**ASSIGNMENT:** Reproduce the listing below exactly, minus its pictures.

**SOURCE DATA:**
- - - -

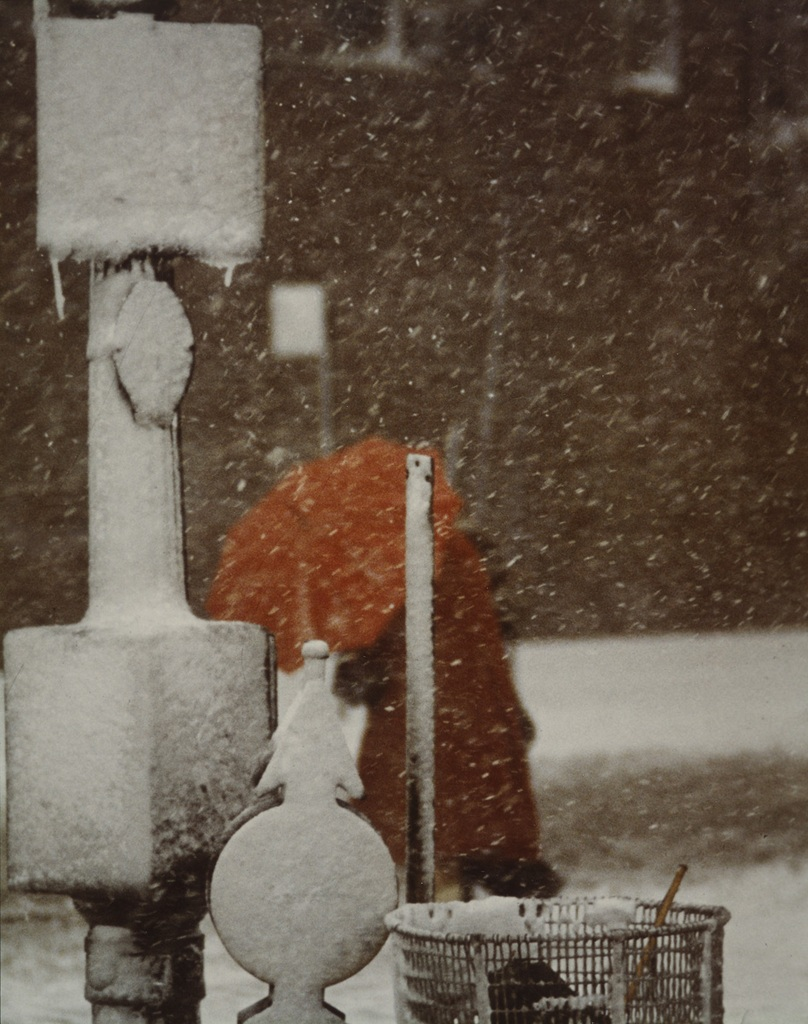 saul leiter umbrella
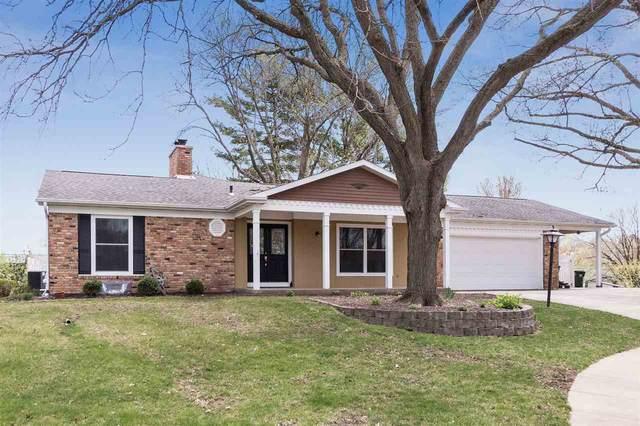 4 Crestwood Circle, Iowa City, IA 52245 (MLS #202001126) :: The Johnson Team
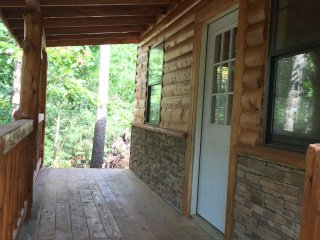 New Custom Log Cabin. Available For Rent Oct 1!, Mena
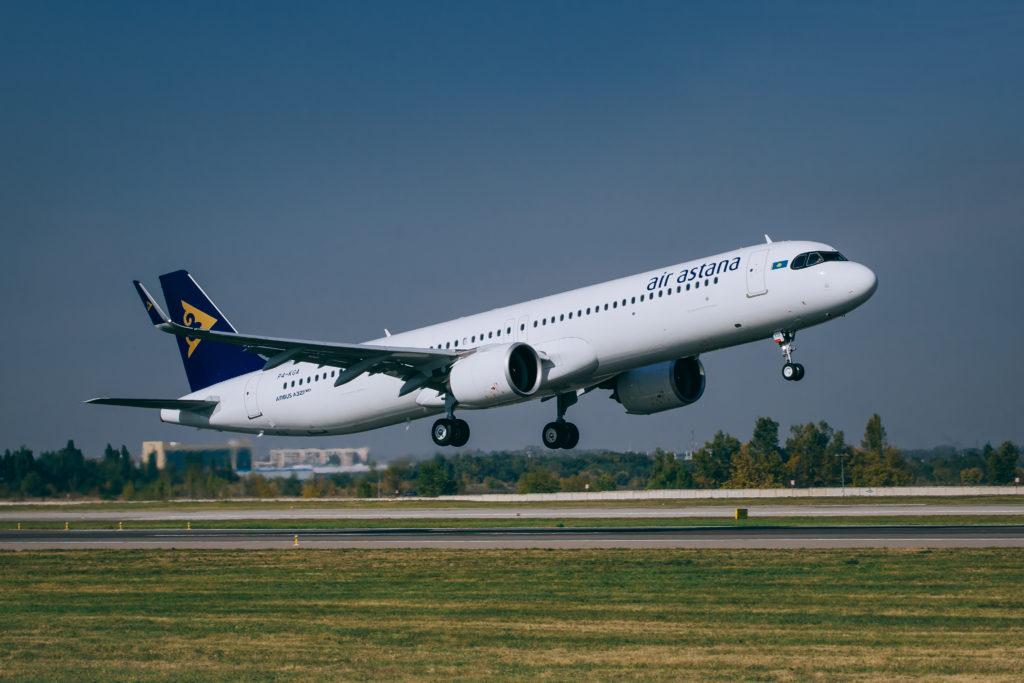"YES 9010 1 1024x683 - ""Эйр Астана"" представила первый самолет Airbus A321LR"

- - - -

**EXERCISE RESPONSE:**
 saul leiter umbrella
 4 Crestwood Circle, Iowa City, IA 52245 (MLS #202001126) :: The Johnson Team
 New Custom Log Cabin. Available For Rent Oct 1!, Mena
"YES 9010 1 1024x683 - ""Эйр Астана"" представила первый самолет Airbus A321LR"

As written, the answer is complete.